- **REQUIRED TASK**: Find every line in the records below that contains the word "green" and copy each of those lines out in full.

- **RECORDS FOR PROCESSING**:

- - - - - - -

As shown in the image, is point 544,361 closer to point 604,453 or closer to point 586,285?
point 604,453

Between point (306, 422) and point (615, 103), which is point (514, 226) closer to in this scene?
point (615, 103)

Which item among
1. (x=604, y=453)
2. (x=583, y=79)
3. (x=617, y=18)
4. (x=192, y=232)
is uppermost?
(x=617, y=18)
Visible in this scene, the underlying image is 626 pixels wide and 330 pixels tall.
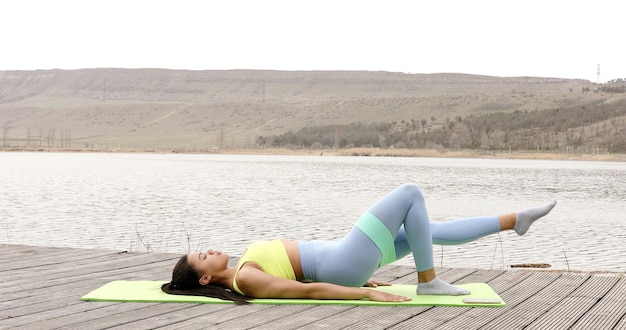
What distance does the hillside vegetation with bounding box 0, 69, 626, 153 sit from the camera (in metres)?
78.5

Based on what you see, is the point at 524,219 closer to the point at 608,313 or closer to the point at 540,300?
the point at 540,300

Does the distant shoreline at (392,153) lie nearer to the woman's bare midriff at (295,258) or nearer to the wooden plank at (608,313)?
the wooden plank at (608,313)

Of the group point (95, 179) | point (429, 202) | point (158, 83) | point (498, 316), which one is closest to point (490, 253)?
point (498, 316)

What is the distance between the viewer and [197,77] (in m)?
150

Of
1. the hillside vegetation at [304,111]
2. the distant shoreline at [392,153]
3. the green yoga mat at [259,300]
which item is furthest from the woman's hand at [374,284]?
the hillside vegetation at [304,111]

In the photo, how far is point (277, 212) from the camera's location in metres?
21.3

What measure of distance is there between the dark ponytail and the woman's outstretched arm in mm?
122

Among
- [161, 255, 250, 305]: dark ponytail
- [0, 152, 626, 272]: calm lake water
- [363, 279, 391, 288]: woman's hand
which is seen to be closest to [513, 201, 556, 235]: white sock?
[363, 279, 391, 288]: woman's hand

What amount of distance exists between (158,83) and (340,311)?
146 metres

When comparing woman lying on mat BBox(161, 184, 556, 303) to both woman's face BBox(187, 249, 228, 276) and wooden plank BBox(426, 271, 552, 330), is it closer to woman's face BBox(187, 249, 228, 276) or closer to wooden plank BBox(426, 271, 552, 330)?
woman's face BBox(187, 249, 228, 276)

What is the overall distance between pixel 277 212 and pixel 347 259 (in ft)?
52.3

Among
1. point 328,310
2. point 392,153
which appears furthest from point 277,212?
point 392,153

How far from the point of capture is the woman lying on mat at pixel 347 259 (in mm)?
5367

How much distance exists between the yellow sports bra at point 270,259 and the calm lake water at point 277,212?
571 centimetres
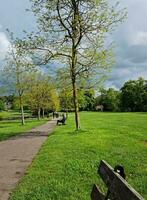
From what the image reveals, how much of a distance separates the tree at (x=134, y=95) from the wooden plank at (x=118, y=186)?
4696 inches

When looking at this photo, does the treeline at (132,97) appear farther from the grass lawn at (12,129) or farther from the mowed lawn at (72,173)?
the mowed lawn at (72,173)

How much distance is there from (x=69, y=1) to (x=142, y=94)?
9931cm

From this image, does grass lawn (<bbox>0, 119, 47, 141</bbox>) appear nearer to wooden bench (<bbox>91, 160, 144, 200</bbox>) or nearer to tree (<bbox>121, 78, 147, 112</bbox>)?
wooden bench (<bbox>91, 160, 144, 200</bbox>)

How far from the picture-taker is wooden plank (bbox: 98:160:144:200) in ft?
11.9

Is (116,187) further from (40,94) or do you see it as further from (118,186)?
(40,94)

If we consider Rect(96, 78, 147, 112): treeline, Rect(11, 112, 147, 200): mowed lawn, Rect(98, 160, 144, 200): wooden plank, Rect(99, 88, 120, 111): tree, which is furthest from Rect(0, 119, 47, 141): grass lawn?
Rect(99, 88, 120, 111): tree

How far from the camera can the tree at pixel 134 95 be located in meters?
124

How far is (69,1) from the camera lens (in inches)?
1105

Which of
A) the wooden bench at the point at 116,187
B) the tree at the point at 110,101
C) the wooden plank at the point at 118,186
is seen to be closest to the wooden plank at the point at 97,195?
the wooden bench at the point at 116,187

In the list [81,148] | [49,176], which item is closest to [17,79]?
[81,148]

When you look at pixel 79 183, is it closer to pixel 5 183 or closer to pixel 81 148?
pixel 5 183

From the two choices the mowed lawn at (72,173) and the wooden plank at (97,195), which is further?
the mowed lawn at (72,173)

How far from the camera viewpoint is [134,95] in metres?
126

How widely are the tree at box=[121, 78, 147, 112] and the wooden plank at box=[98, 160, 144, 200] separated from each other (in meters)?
119
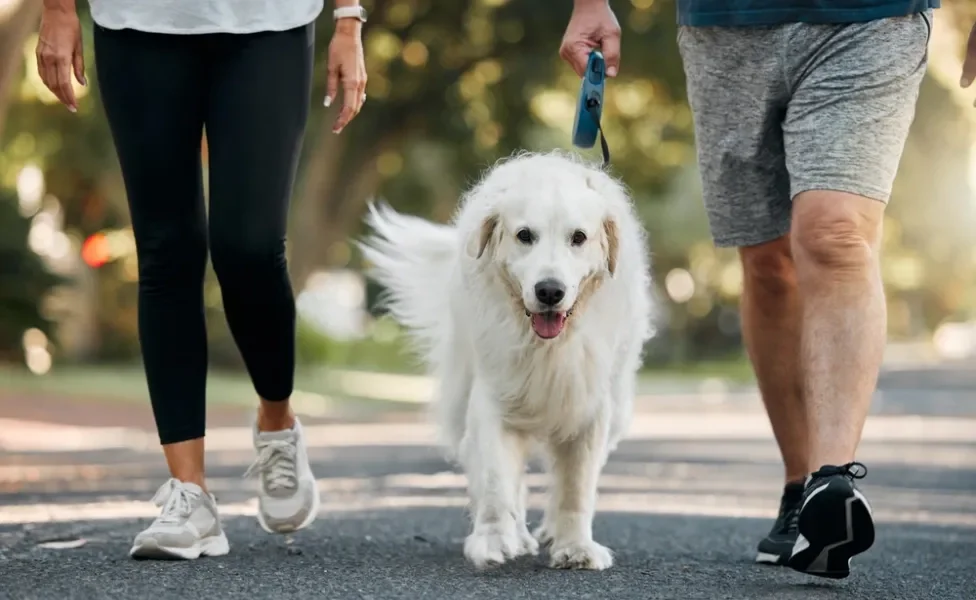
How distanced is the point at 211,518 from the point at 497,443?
85 cm

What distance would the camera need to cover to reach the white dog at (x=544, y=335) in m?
4.71

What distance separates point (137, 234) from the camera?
4.73 metres

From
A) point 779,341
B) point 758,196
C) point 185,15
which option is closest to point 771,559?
point 779,341

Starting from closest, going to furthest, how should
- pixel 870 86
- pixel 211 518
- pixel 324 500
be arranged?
pixel 870 86 < pixel 211 518 < pixel 324 500

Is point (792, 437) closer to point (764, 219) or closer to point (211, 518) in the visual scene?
point (764, 219)

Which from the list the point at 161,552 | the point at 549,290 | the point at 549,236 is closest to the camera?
the point at 161,552

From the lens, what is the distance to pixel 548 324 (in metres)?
4.72

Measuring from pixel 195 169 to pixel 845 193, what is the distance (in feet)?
5.99

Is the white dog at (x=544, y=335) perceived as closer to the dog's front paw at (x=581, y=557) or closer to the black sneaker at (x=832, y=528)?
the dog's front paw at (x=581, y=557)

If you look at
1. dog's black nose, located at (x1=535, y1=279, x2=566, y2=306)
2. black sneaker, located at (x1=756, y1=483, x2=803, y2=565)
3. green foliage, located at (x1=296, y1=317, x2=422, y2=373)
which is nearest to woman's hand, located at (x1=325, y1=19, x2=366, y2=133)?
dog's black nose, located at (x1=535, y1=279, x2=566, y2=306)

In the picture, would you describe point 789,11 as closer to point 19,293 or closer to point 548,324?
point 548,324

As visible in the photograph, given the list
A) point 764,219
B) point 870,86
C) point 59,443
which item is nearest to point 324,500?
point 764,219

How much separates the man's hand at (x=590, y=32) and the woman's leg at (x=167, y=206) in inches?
46.5

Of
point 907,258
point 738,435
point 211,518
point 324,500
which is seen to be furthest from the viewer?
point 907,258
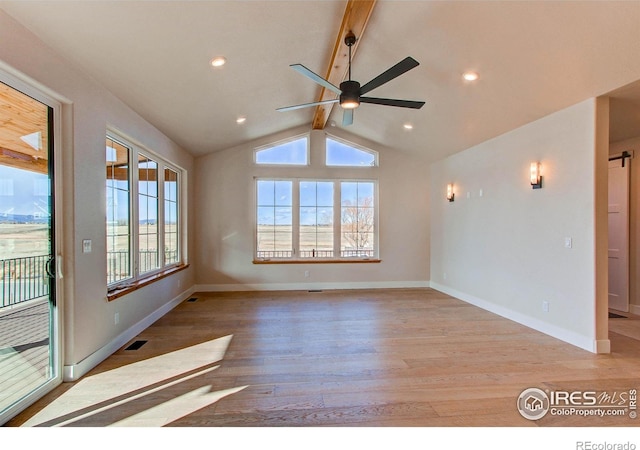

- - - - - - -

- **ANSWER TO THIS PROBLEM**:
3. the green yoga mat at [259,300]
3. green foliage, located at (x1=296, y1=317, x2=422, y2=373)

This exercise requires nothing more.